I heard the sad news that one of my favorite teachers, Anthony Lanzi, passed away. This is an essay I wrote about him a few years ago.
Our sixth-grade teacher, Mr. Lanzi, was a towering figure with a swarthy complexion and dark, wavy hair teased high and coated with hairspray. Not a strand seemed out of place. Imagine, if you will, a taller, thinner, nattier version of Elvis Presley. That’s how I remember Mr. Lanzi.
I think he had previously studied or worked in the theater, and he wore a hint of makeup to class—light powder on his cheeks—as if he might be called upon in the middle of a school day to fill the role of an understudy and he wanted to be prepared to take the stage and claim his big break.
What I remember most about him were his powerful hands; if my best friend, Billy, and I acted up, Mr. Lanzi would casually walk behind us, the scent of his musky cologne wafting near our desks, place his hands on our shoulders, and squeeze our trapezius muscles. We would squirm in our seats, cease our misbehavior, and pay attention to his instruction.
Mr. Lanzi’s passion for learning was contagious, and he made education a rich, interactive experience for students. He expanded our imaginations with projects and activities that surpassed textbook knowledge.

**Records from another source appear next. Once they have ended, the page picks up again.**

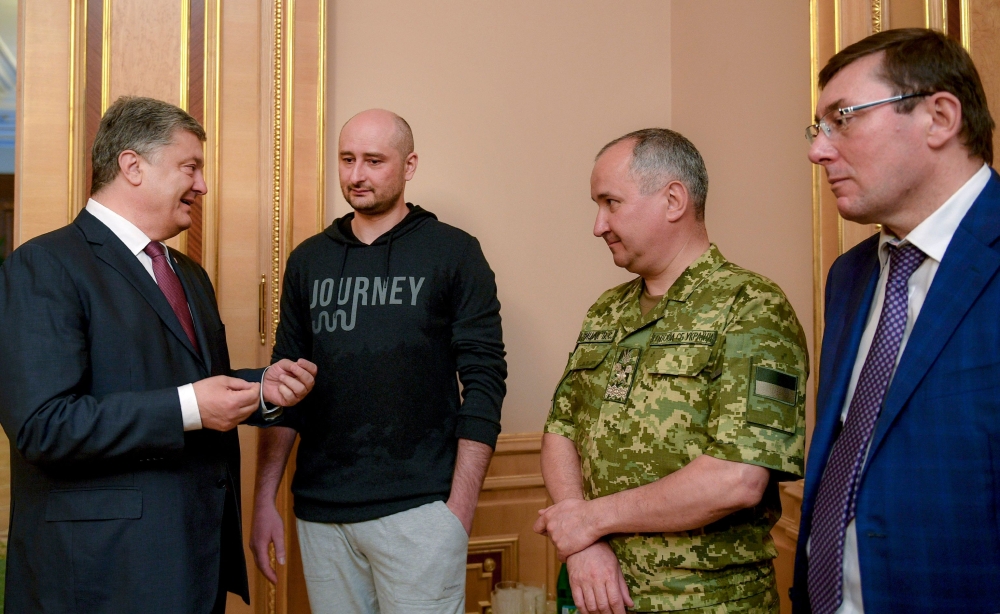 In this handout picture taken and released on May 30, 2018 by the Ukrainian Presidential press service, Ukrainian President Petro Poroshenko (L) speaks with Russian anti-Kremlin journalist Arkady Babchenko (2nd L), head of Ukraine's security service Vasyl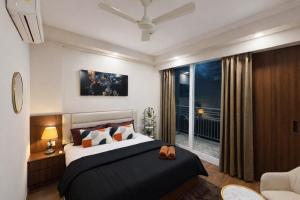 a bedroom with a large bed and a balcony at Cozy Corner in Greater Noida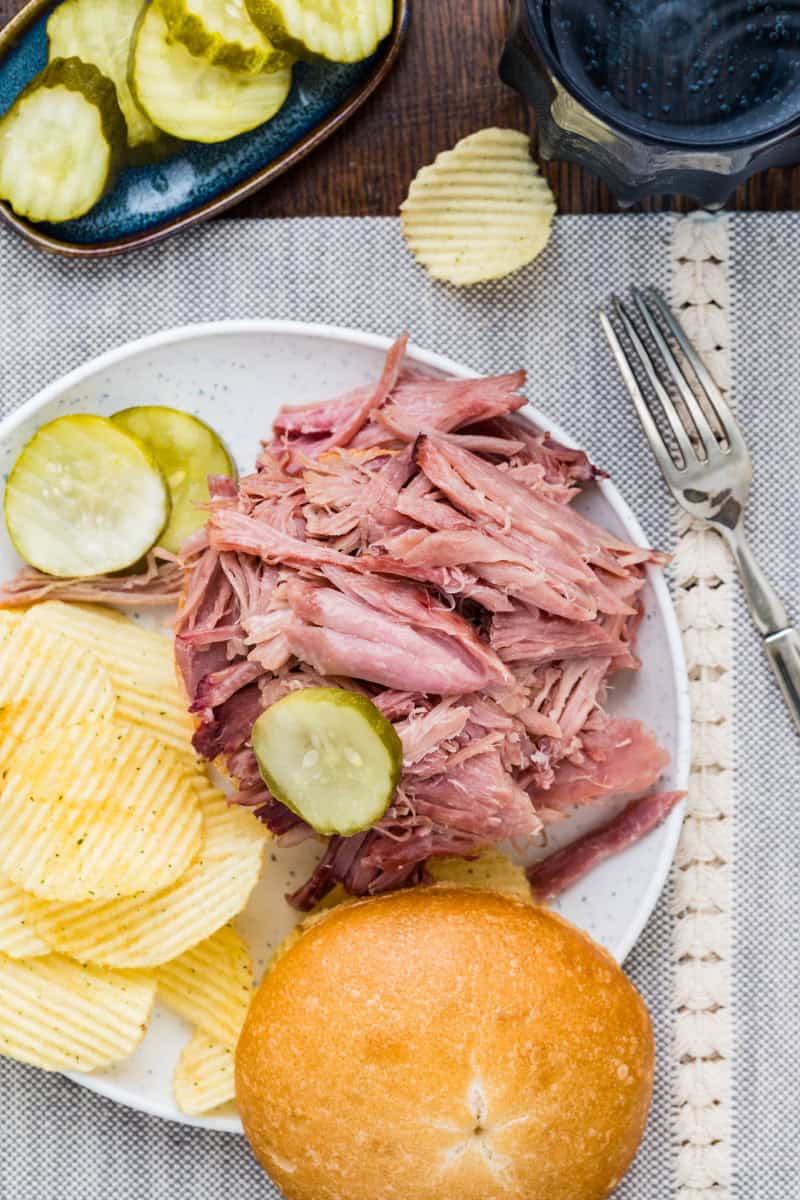 Juicy double smoked picnic ham with pickles and potato chips on a white plate.
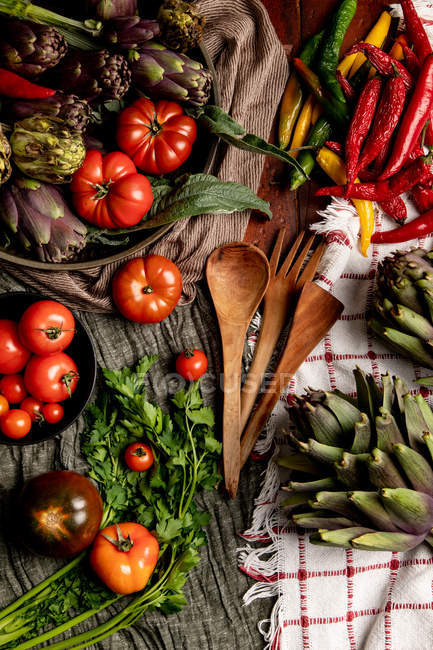 Conjunto de vários legumes frescos e guardanapos de pano rústico na mesa na cozinha — Fotografia de Stock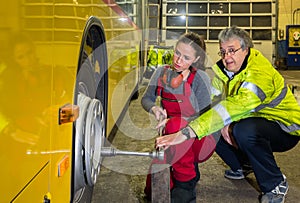 Woman, trainee, working in the bus Workshop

Our class hosted special events like Italian Day, when we cooked an Italian supper and learned about Italian culture. I remember trays of food spread out on red and white checkered tablecloths, and our menu included spaghetti, breadsticks, cannoli pastries, and even small cups of espresso (which we sweetened with heaping teaspoons of sugar).
Mr. Lanzi’s class produced an annual stage play; during my sixth-grade year we performed a version of Charles Dickens’s A Christmas Carol, and I played the Ghost of Christmas Present, dressing up as Santa Claus for the part. I was disappointed Mr. Lanzi didn’t cast me in the lead role of Ebenezer Scrooge, but he expressed confidence in me that I could make the Ghost of Christmas Present memorable.
He encouraged me to shout “Ho, ho, ho” when I entered the auditorium through the back doors and then sit on the lap of a strict fourth-grade teacher, Mrs. Stocknick, who sat in the audience. His direction led to rousing laughter and applause, and a jolt of energy and excitement rushed through my body as I climbed the steps to the stage.
The lessons Mr. Lanzi imparted have stuck with me to this day. He exposed me to the arts, and he showed me the importance of taking pride in your work.
Mr. Lanzi never had a “dress down” day; instead, he wore clean, dark suits devoid of wrinkles. He never went through the motions or watched the wall clock—wishing the seconds would tick down and the school day end.
And as a firm but compassionate teacher, he served as a strong role model, someone students could admire and emulate.
Mr. Lanzi demanded excellence from the students of DeWitt Clinton elementary school, even though the school was situated in a poor section of Rome, New York, and many of the kids came from low-income families. He expected us to succeed. He didn’t accept our excuses, and his faith in our abilities gave us confidence that we could achieve high goals.
I remember during one of our last classes, after we held our end-of-the-year picnic and before our graduation ceremony, my friend Aimee and I were talking about starting junior high school in the fall. Because Aimee and I were both short, we felt nervous about making the jump to seventh grade and feared getting “swallowed up” in the larger school and getting picked on by the bigger kids.
Mr. Lanzi overheard us and said, “Don’t worry. You’ll both be fine.” And then he smiled and said something like, “Remember, we expect great things from you.”